JAKARTA-—Wajah Usep Mulayana tampak berseri. Warga Desa Simpang, kecamatan Cikajang, Kabupaten Garut ini merupakan salah satu dari petani kopi Jawa Barat yang menerima KUR dari Bank BNI, BRI dan Mandiri yang diberikan Kementerian Pertanian.
Penyerahan KUR dilakukan secara simbolik oleh Menteri Pertanian Syahrul Yasin Limpo bertepatan dengan peringatan Hari Kopi Nasional di Auditorium Gedung F Kementerian Pertanian, Jakarta, Rabu (11/3/20).
Usep menuturkan bahwa dia sudah hampir 12 tahun menggarap kebun, luasnya dua hektar dengan jenis kopi arabika, per tahun lima ton hasilnya.

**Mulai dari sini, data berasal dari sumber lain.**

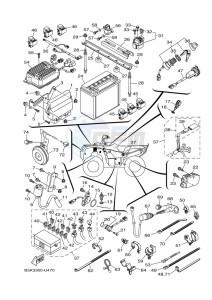 YFM700FWBD YFM70KPXK (B5K3) drawing ELECTRICAL 1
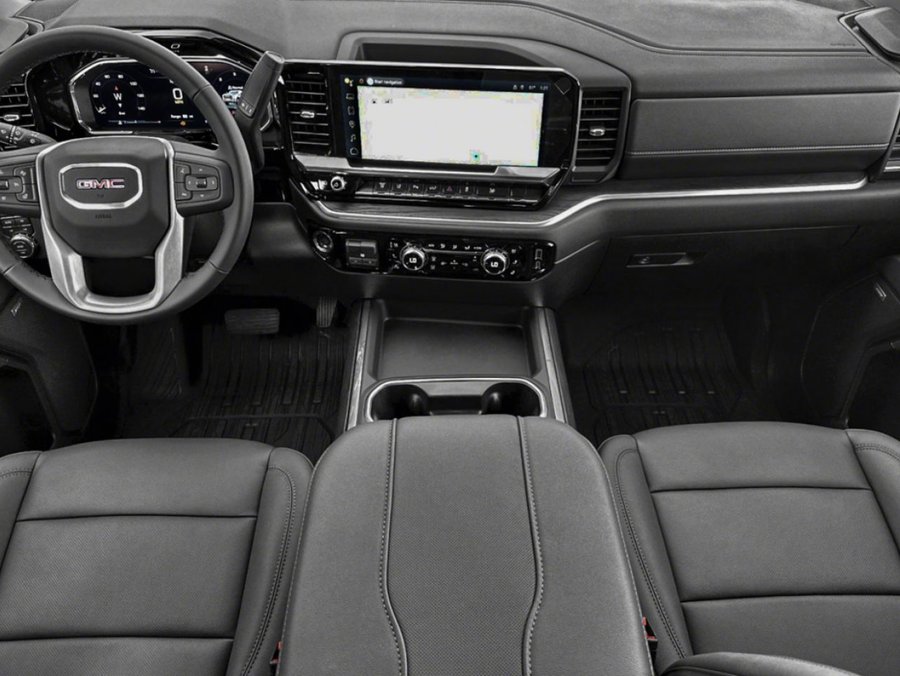 GMC Sierra 3500HD 2026 2026 Teinte rouge volcanique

“Bantuan KUR ini akan saya manfaatkan sebaik-baiknya untuk meningkatkan hasil terutama untuk pemeliharaan. Karena setiap akan panen, kebun kami biasanya diserang penggerek batang dan semut,” ujar pria yang sudah menginjak usia 51 tahun.
Dalam sambutannya, Menteri Pertanian Syahrul Yasin Limpo
mengatakan produksi kopi nasional tahun 2018 sebesar 717,9 ribu ton dari luas
areal mencapai 1,23 juta hektare.
Masih rendahnya produksi yang masih jauh dari potensi optimal disebabkan oleh
kondisi tanaman yang sudah tua dan tidak produktif, tanaman yang diusahakan
bukan klon/varietas unggul, serangan OPT dan belum diimplementasikannya Good
Agricultural Practices (GAP) secara konsisten serta dampak terjadinya perubahan
iklim.
“Di samping itu, pada aspek hilir, kualitas biji juga masih rendah antara lain
karena penanganan panen dan pascapanen belum sesuai Good Handling Practices (GHP),” kata
Syahrul.
Selain mendorong peningkatan produksi, Mentan Syahrul juga
mendorong kemandirian para petani dalam mengembangkan usaha taninya dengan
mengakses pembiayaan Kredit Usaha Rakyat (KUR).
“Skema pembiayaan KUR tahun 2020, untuk sub sektor perkebunan dialokasikan Rp
20,37 triliun. Dari jumlah itu, KUR komoditas kopi ditargetkan sebesar Rp. 3,96
triliun pada kegiatan hulu dan Rp 60 miliar pada kegiatan hilir,” kata Syahrul.
Sementara Mentan Syahrul, Asep Sukarna
dari Asosiasi Petani Kopi (APEKI) Bandung Barat Propinsi Jawa Barat mengakui fasilitas penanaman dari Pemerintah dan
swadaya masyarakat dalam kurun waktu lima tahun terakhir sangat tinggi.
Hanya saja pembangunan atau fasilitasi Unit Pengolahan Hasil (UPH) dan pasca
panen belum memadai. Hal ini bisa
menjadi bom waktu dikarenakan produksi melimpah sedangkan sarana dan prasarana
pengolahan kurang.
Asep juga menyadari merebaknya
wabah corona berpotensi menghambat
ekspor. Sekarang ini para importir kondisinya masih menahan PO-nya. Padahal 70
persen kopi asalan di Jabar di ekspor ke luar negeri.
“Kalau tidak ada rencana strategis memaksimalkan pasar lokal
bisa terjadi penumpukan produksi dan penurunan harga,” pungkas dia.